Album Name: Cafeteria Brutalia
Best Element: Extremely unique sound
Genre: Surf rock/Psychedelic/noise rock
Label: Sickroom Records
Band E-mail: email@example.com
Where to begin, and what can be said about the album, Cafeteria Brutalia?
Let me start with the basics: The band is called Triclops!. They are a San Francisco 4-piece, and they were formed in late 2004 from the ashes of such Bay area bands as Bottles and Skulls, Victim’s Family, Fleshies and Lower Forty-Eight.
That was the easy part! The difficult part now lies within explaining their music… All I know is for the last 25 minutes my aural senses were violated, defiled and debauched to extremes seldom spoke about but always enjoyed; kind of like the feeling of waking up after a week long binge on LSD and Mexican beer with no specific memories of what happened but knowing that you had one hell of a time.

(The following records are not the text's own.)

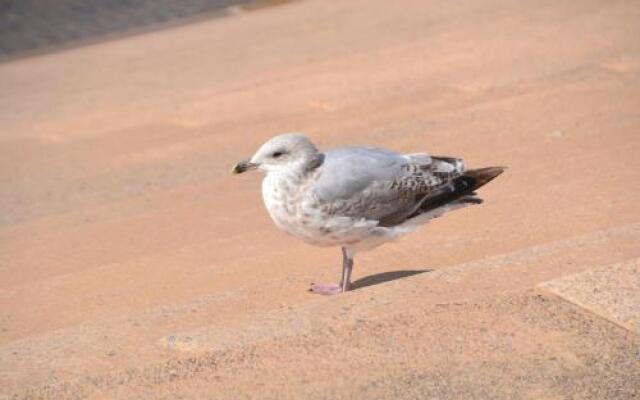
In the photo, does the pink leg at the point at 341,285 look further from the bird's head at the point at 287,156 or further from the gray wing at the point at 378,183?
the bird's head at the point at 287,156

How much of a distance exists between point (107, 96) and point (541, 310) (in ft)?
26.5

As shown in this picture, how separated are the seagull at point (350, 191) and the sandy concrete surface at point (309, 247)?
0.30 m

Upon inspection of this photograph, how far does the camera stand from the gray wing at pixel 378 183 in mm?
5996

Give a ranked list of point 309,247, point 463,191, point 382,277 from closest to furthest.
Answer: point 463,191
point 382,277
point 309,247

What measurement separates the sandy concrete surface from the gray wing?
1.25 feet

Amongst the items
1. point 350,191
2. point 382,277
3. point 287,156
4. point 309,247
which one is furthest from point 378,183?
point 309,247

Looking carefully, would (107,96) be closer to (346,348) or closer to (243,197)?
(243,197)

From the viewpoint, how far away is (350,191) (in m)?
6.03

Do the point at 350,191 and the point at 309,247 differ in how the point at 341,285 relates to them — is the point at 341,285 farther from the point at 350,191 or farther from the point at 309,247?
the point at 309,247

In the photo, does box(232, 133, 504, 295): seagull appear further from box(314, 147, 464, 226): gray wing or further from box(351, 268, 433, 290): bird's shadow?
box(351, 268, 433, 290): bird's shadow

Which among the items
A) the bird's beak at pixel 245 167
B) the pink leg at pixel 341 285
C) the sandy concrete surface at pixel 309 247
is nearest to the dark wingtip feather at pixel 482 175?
the sandy concrete surface at pixel 309 247

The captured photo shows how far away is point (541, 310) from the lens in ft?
15.6

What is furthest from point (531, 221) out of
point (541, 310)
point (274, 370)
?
point (274, 370)

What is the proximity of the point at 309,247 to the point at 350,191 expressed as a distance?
1.51 meters
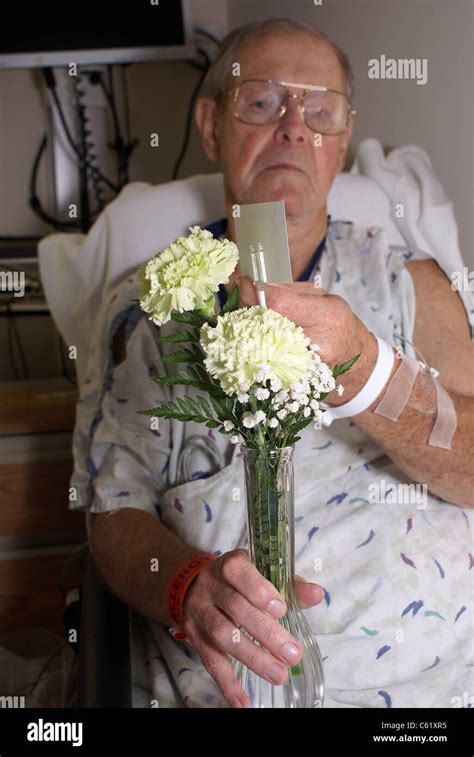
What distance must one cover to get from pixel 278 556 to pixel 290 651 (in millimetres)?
77

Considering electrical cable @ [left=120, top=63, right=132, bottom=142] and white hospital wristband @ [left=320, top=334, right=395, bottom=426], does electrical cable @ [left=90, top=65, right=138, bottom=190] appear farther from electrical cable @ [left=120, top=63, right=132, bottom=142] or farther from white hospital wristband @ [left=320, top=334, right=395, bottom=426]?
white hospital wristband @ [left=320, top=334, right=395, bottom=426]

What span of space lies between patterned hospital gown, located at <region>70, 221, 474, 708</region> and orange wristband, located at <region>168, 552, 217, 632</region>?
142mm

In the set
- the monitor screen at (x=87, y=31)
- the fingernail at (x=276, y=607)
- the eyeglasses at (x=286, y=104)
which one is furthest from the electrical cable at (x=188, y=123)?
the fingernail at (x=276, y=607)

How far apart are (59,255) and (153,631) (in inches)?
28.3

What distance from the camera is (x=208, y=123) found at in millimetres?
1240

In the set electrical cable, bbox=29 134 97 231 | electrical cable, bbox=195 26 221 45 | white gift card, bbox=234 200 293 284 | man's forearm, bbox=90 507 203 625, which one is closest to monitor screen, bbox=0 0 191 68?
electrical cable, bbox=195 26 221 45

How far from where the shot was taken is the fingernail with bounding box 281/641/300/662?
2.28ft

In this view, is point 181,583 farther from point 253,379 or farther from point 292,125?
point 292,125

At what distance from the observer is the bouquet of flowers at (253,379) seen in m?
0.60

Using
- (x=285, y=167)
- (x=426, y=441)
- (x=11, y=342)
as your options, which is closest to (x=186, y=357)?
(x=426, y=441)

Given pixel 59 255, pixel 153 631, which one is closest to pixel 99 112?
pixel 59 255

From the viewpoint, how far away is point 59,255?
1478 mm

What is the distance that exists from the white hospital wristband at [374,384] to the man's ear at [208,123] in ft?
1.72

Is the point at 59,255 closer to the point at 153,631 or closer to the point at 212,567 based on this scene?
the point at 153,631
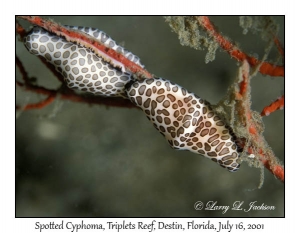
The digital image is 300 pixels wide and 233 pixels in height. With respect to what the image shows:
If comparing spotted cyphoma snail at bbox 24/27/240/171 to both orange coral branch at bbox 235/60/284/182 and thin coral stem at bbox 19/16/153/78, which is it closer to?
thin coral stem at bbox 19/16/153/78

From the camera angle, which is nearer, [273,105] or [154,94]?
[273,105]

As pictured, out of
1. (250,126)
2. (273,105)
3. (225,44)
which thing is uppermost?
(225,44)

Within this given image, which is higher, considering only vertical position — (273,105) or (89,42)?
(89,42)

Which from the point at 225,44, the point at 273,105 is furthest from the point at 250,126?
the point at 225,44

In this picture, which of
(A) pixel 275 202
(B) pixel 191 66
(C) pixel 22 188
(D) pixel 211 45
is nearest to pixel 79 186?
(C) pixel 22 188

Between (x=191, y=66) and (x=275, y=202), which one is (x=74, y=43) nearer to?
(x=191, y=66)

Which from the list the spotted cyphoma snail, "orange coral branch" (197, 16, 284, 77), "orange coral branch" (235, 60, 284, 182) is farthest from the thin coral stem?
"orange coral branch" (235, 60, 284, 182)

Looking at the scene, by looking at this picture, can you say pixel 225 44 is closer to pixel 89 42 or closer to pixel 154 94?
pixel 154 94
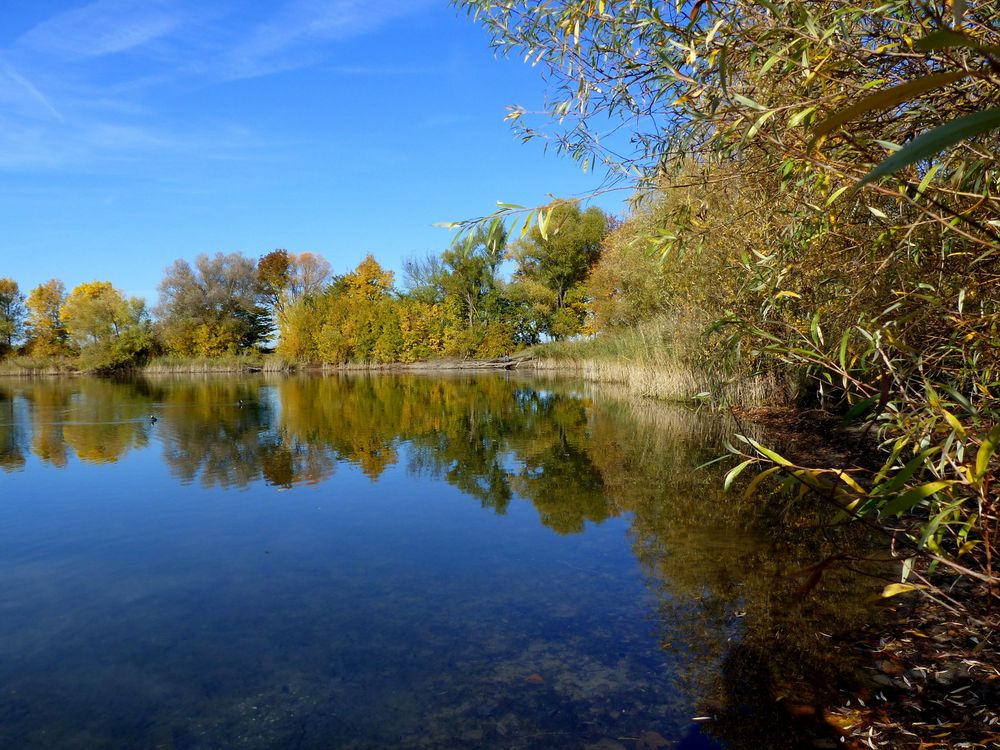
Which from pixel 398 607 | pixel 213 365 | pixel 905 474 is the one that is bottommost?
pixel 398 607

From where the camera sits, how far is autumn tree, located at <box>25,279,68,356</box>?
51562 millimetres

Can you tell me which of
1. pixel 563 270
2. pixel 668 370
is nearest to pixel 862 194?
pixel 668 370

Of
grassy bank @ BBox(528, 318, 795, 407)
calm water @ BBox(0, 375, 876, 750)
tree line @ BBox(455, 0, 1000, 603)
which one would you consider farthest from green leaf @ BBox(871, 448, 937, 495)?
grassy bank @ BBox(528, 318, 795, 407)

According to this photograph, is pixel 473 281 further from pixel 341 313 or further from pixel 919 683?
pixel 919 683

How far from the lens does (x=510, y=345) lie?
50531 millimetres

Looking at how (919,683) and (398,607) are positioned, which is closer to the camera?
(919,683)

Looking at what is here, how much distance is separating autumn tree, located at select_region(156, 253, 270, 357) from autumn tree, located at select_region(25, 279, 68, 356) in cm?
810

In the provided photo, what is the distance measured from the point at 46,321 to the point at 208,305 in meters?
12.1

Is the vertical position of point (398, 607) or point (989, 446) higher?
point (989, 446)

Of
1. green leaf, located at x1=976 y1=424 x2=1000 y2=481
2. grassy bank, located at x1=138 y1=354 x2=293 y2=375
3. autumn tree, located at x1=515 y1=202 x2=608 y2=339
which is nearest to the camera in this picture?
green leaf, located at x1=976 y1=424 x2=1000 y2=481

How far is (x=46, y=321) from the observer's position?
52.2m

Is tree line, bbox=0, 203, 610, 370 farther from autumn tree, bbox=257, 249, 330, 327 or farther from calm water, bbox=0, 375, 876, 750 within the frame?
calm water, bbox=0, 375, 876, 750

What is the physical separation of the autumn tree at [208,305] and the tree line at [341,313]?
0.08 metres

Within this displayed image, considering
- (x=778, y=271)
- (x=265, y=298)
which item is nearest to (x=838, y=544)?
(x=778, y=271)
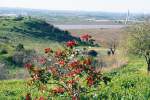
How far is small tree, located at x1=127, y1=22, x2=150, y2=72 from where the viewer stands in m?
42.6

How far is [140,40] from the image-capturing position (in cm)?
4309

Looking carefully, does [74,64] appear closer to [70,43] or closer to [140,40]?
[70,43]

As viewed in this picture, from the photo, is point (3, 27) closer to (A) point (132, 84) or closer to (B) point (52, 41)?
(B) point (52, 41)

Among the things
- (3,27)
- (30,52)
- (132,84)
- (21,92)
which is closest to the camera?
(21,92)

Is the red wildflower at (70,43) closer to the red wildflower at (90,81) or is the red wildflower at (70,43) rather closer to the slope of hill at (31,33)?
the red wildflower at (90,81)

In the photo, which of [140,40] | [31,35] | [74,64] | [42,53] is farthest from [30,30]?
[74,64]

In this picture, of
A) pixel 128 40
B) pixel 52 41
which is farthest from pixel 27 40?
pixel 128 40

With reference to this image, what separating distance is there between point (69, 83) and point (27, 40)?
75.5 m

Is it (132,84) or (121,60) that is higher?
(132,84)

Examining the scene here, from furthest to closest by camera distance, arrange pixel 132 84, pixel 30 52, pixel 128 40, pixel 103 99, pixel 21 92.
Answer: pixel 30 52 < pixel 128 40 < pixel 132 84 < pixel 21 92 < pixel 103 99

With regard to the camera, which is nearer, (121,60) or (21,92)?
(21,92)

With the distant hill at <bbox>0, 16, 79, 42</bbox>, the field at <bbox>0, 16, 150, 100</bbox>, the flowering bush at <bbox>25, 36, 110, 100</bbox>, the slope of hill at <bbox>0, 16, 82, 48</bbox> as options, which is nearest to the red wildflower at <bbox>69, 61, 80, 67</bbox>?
the flowering bush at <bbox>25, 36, 110, 100</bbox>

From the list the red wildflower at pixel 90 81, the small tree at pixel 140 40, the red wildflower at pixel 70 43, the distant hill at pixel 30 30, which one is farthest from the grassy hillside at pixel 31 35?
the red wildflower at pixel 90 81

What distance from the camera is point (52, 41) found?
90.1 metres
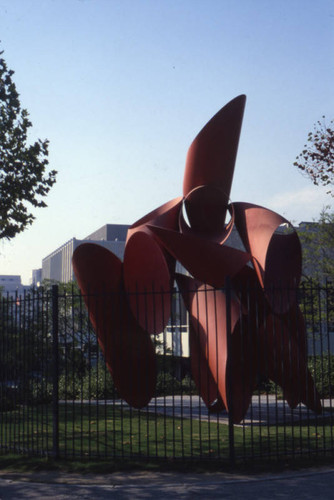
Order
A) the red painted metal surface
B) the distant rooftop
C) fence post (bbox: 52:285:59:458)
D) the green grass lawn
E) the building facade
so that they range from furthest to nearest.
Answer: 1. the distant rooftop
2. the building facade
3. the red painted metal surface
4. fence post (bbox: 52:285:59:458)
5. the green grass lawn

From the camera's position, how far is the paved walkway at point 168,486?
720 centimetres

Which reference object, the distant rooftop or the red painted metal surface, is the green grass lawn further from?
the distant rooftop

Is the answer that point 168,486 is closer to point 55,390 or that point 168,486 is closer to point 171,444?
point 55,390

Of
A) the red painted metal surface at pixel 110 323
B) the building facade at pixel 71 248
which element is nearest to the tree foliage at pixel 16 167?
the red painted metal surface at pixel 110 323

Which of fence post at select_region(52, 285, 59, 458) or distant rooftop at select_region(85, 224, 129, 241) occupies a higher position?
distant rooftop at select_region(85, 224, 129, 241)

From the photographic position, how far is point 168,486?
766cm

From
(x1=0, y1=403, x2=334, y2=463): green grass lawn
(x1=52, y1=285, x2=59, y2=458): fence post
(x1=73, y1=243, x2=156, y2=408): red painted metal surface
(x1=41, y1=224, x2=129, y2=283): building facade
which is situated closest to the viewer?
(x1=0, y1=403, x2=334, y2=463): green grass lawn

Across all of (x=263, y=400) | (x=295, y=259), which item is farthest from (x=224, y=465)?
(x=263, y=400)

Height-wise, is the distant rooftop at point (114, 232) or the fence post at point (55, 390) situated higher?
the distant rooftop at point (114, 232)

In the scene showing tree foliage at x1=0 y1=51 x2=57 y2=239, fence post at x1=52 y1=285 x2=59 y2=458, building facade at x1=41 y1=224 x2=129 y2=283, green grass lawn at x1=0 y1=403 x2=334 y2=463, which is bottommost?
green grass lawn at x1=0 y1=403 x2=334 y2=463

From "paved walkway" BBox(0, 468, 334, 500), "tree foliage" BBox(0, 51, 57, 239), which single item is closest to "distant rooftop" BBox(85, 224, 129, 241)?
"tree foliage" BBox(0, 51, 57, 239)

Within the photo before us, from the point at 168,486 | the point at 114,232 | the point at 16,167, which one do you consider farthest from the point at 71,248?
the point at 168,486

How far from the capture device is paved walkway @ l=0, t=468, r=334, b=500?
720 centimetres

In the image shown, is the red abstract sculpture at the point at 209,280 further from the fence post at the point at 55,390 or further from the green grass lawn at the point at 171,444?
the fence post at the point at 55,390
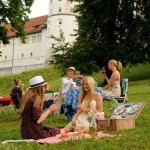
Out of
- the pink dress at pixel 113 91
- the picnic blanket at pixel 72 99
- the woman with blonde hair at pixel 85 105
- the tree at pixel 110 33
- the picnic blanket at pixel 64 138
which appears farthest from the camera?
the tree at pixel 110 33

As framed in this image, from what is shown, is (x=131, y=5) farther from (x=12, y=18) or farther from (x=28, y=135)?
(x=28, y=135)

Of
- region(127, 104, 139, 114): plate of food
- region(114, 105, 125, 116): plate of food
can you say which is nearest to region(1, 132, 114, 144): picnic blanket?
region(127, 104, 139, 114): plate of food

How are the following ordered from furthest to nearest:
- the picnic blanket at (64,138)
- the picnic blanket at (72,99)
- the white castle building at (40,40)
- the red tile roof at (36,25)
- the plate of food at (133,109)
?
the red tile roof at (36,25)
the white castle building at (40,40)
the picnic blanket at (72,99)
the plate of food at (133,109)
the picnic blanket at (64,138)

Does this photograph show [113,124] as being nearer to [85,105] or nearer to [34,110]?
[85,105]

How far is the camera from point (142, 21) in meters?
33.8

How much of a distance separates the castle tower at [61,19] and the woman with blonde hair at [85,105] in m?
73.6

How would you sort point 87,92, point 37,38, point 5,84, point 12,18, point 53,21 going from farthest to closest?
point 37,38 < point 53,21 < point 5,84 < point 12,18 < point 87,92

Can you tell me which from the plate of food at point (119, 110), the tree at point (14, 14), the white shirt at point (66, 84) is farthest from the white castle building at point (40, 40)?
the plate of food at point (119, 110)

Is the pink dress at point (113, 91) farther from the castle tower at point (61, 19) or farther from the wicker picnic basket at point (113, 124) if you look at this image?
the castle tower at point (61, 19)

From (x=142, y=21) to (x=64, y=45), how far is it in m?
6.19

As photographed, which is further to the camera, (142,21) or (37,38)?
(37,38)

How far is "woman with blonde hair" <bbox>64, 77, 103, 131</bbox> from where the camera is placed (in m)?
9.05

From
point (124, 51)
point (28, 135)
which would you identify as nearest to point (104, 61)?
point (124, 51)

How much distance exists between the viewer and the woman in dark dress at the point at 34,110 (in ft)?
25.3
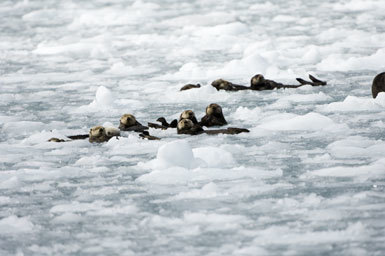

Triclops! is a band which is not easy to dissect, and they are the first to admit they try to make music as uncomfortable as possible for themselves and others. Sounds come at you like darts from every direction at every conceivable speed and time. The guitar playing of Christian Beaulieu is a collage of sonic extremes, playing everything from surf rock to atmospheric dissonance in complete union with the drumming of Phil Becker. This duo is rounded out with the addition of Larry Boothroyd whose bass lines vary from self-sustaining open notes to spastic, driving rhythms. The last piece of this incredibly unique puzzle is John Geek whose vocal work deserves special mention. Drawing from influences that range from the likes of Jello Biafra (Dead Kennedys) to Mike Patton (Faith No More), he competitively holds up his end of the ‘unique/crazy’ contract that would likely be required to play in this band.
Of the four songs I’d have to say the opener “Mi Plisboy” is my favorite track, beginning with rock and roll thunder ala surf rock style and plunging into the depths of space rock for the latter half of the song. The second song “Jewel of Oakland” is a juxtaposition of aggression and circus insanity. The EP’s heavy hitter comes on track three, as “Bug Bomb” is a ten minute song which visits every conceivable realm of the entity known as Triclops! At over ten minutes long the song meanders here and there but eventually ends even stronger than it started. “Salton” is the album’s shortest song and being a bit more streamlined then the other tracks it serves it purpose as the closer to Cafeteria Brutalia
Ultimately the music heard on this disk is aural equivalent of trying to dissect the meaning of life on a head full of narcotics. Yet, at the end of the 25 minutes all I could say was, “Please sir, may I have another?” And I did, over and over and over again. In fact, four straight listens and after all of this I still want another fix. Triclops! is a band worth watching…and most certainly deserves your attention.